[Task material]
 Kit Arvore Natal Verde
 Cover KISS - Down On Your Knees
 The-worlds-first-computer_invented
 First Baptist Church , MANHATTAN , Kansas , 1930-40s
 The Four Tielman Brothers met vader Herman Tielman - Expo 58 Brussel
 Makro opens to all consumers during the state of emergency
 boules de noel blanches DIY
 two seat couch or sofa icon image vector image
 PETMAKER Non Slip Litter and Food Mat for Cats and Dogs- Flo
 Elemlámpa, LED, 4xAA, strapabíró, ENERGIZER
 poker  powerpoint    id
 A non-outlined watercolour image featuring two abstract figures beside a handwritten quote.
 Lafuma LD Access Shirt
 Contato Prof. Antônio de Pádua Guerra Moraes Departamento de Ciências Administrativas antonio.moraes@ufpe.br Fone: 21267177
* * *
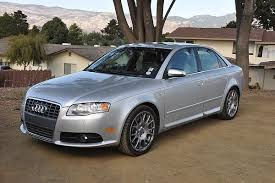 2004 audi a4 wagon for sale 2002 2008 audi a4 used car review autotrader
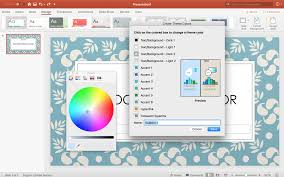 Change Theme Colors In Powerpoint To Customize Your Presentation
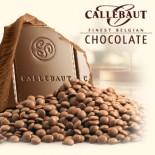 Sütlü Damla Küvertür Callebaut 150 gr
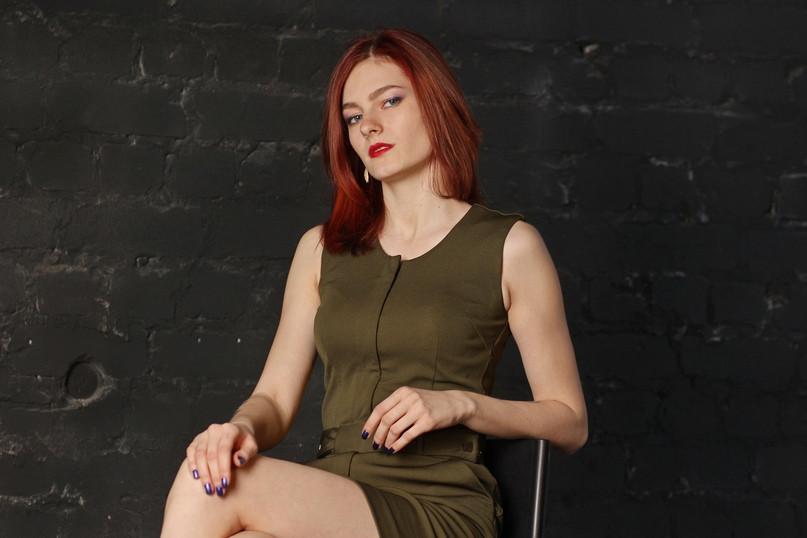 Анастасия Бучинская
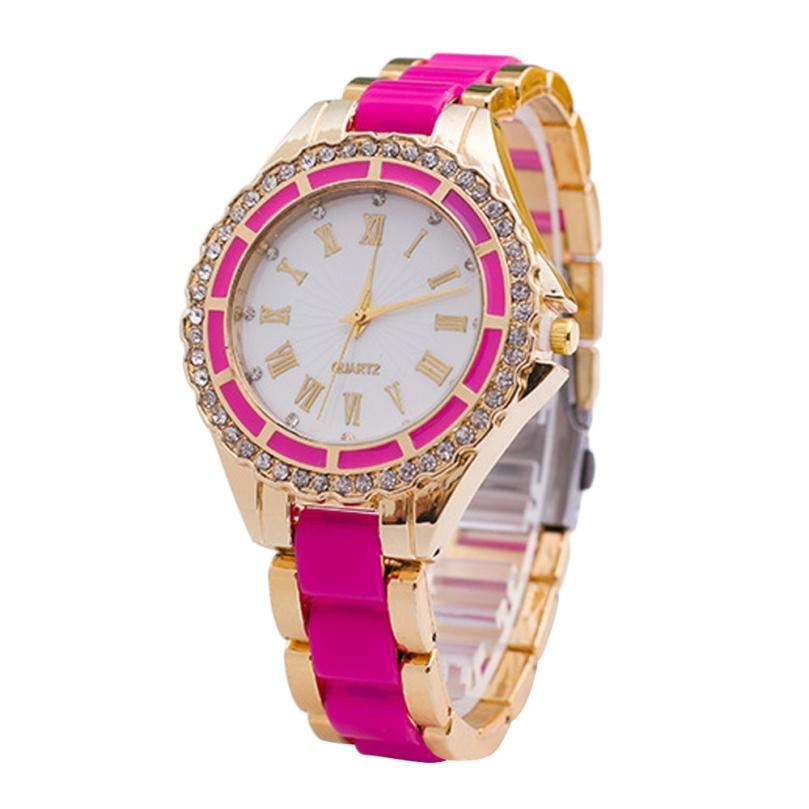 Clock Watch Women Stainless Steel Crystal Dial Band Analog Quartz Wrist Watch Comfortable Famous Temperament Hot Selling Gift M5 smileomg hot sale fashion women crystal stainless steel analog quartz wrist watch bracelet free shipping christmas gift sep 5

[What is required]
Scanning the data above, copy out every line where "image" is found.

[Written solution]
 two seat couch or sofa icon image vector image
 A non-outlined watercolour image featuring two abstract figures beside a handwritten quote.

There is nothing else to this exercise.